> **AIM OF THE EXERCISE**: Name every country that the interview below on power trading mentions by name.

**** DOCUMENT EXTRACT ****

November 16, 2022 12:00 pm

PTC sets a target of 500MW of renewable additions

PTC’s vision is to be a frontrunner in power trading by developing a vibrant power market and striving to correct market distortions, says Dr. Rajib K. Mishra, CMD (Addl. Charge) & Director (Mkt & BD) of PTC India.
How do you assess the effects of the current energy transition on power trading?
PTC is transitioning to renewable energy along with all other Indian energy sector participants. Our focus is not only to increase the proportion of RE in the pool of tradable surplus but also to contribute to the balancing market required to address the inherent intermittency of RE. The purpose is that, as RE is available in some parts in the form of wind or solar, we need to ensure that the power supply to the consumers is 24*7. As we supply a larger quantum of RE in the market. PTC is making all these efforts to provide the balance. Also, the profile of customers should be taken care of while transitioning to RE. As a fundamental principle, the variability in demand or supply is an opportunity in trading to address mismatches. We want to offer this balancing supply to the customer for any industry.
Can you give us an update on the current state of the power markets?
India is the third largest producer and electricity user in the world. We have a total generation of almost 1400 TWh and an installed capacity exceeding 400 GW. We have these vast capacities, but our per capita consumption is low compared to developing countries like Brazil or any other European nation. There is a significant opportunity for growth for us, and with a GDP growth expected to be 7-7.5 percent in the future, there is a huge demand for electricity in the market. Of course, we must keep in mind that we have a target of 500 MW of renewable capacity addition. We are also moving towards hydrogen as a fuel source. Then EVs are also being considered an alternate mode of transportation, so many things are encouraging. We are at a juncture where we may see another growth potential in the future. India has played a pivotal role in reviving the regional power market in South Asia. The economic policies and structural developments have introduced possibilities for comprehensive regional integration. Bilateral energy trade between India and its neighbours is a crucial building block of the integrated regional energy market. PTC is the pioneer in crossborder trading with Bangladesh, Nepal and Bhutan. Additionally, we are closely monitoring the situation and would like to increase the business we currently conduct with these nations. The new power laws and policies, such as the general network access GNA, green open access, and the payment settlement mechanism, as well as the ancillary services regulations and late fees, are some of the other significant things that have recently occurred in the supply segment, which has advanced the market design and which is becoming more mature.

**** STUDY MATERIAL ****

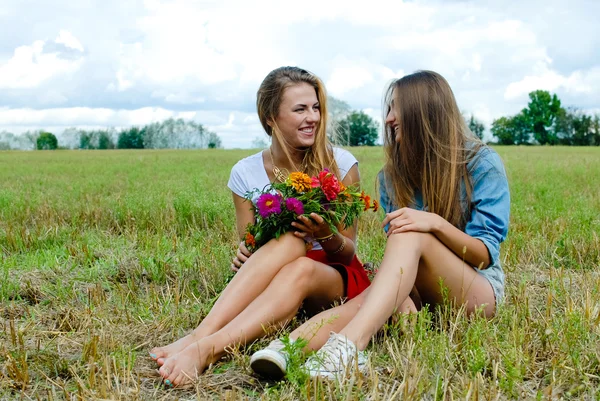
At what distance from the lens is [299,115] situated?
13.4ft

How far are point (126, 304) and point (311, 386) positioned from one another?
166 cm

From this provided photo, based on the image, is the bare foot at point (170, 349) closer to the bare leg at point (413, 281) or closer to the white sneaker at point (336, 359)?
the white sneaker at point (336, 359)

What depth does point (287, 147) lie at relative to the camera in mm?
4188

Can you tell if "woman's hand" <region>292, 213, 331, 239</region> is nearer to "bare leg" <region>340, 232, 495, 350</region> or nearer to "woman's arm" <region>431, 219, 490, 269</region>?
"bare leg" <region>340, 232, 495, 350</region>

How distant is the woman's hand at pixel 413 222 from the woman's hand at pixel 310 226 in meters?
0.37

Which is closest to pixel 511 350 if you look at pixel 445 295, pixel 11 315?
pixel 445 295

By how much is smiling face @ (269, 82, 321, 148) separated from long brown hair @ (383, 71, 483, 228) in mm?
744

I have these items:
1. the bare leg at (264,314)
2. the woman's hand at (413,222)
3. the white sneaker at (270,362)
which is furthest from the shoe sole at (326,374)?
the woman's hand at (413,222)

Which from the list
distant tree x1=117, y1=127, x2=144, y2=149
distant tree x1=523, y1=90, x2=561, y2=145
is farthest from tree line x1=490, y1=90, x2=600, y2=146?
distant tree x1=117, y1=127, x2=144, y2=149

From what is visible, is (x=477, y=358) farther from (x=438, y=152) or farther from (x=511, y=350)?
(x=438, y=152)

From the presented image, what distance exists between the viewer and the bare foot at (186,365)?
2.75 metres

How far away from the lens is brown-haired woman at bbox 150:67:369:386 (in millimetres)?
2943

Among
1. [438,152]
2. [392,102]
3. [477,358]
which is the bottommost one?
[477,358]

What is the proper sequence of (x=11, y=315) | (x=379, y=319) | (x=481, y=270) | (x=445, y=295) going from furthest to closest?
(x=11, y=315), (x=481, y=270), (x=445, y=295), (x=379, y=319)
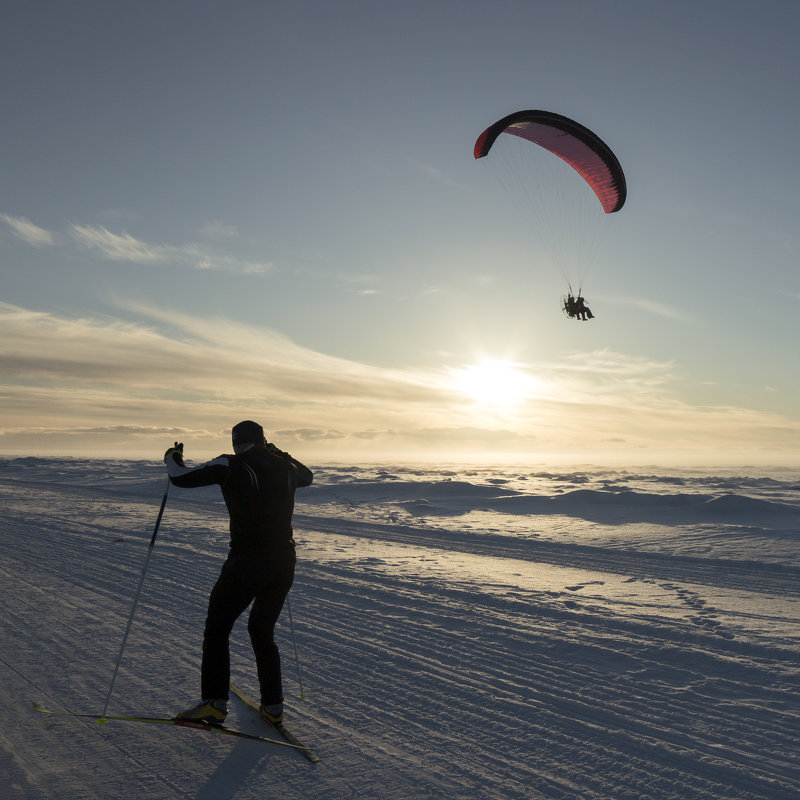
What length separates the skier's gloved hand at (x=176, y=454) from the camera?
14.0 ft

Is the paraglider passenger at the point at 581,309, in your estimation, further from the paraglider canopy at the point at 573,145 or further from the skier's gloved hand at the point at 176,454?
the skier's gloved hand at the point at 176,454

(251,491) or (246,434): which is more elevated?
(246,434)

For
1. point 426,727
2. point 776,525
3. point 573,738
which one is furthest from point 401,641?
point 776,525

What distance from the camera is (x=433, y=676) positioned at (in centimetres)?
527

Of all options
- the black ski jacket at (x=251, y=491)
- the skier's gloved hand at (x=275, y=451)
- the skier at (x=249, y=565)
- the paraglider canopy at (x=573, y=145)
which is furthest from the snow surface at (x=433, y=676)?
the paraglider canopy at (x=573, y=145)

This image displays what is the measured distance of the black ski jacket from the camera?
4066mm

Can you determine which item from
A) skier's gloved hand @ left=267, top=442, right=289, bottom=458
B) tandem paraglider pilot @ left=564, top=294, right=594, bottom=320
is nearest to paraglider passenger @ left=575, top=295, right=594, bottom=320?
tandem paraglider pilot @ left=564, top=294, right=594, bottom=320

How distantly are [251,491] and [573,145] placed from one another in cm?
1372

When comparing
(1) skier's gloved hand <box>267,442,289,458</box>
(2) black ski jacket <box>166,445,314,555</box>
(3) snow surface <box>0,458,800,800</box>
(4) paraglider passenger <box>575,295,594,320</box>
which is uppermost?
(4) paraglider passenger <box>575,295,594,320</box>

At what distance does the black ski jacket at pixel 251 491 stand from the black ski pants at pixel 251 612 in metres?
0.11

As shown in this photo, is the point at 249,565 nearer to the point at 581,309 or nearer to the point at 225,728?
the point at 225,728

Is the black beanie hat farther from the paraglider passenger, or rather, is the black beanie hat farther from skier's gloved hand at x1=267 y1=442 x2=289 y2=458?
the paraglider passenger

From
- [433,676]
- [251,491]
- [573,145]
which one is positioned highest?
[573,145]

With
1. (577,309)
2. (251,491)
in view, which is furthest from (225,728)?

****

> **RESPONSE TO THIS EXERCISE**: India, Brazil, Bangladesh, Nepal, Bhutan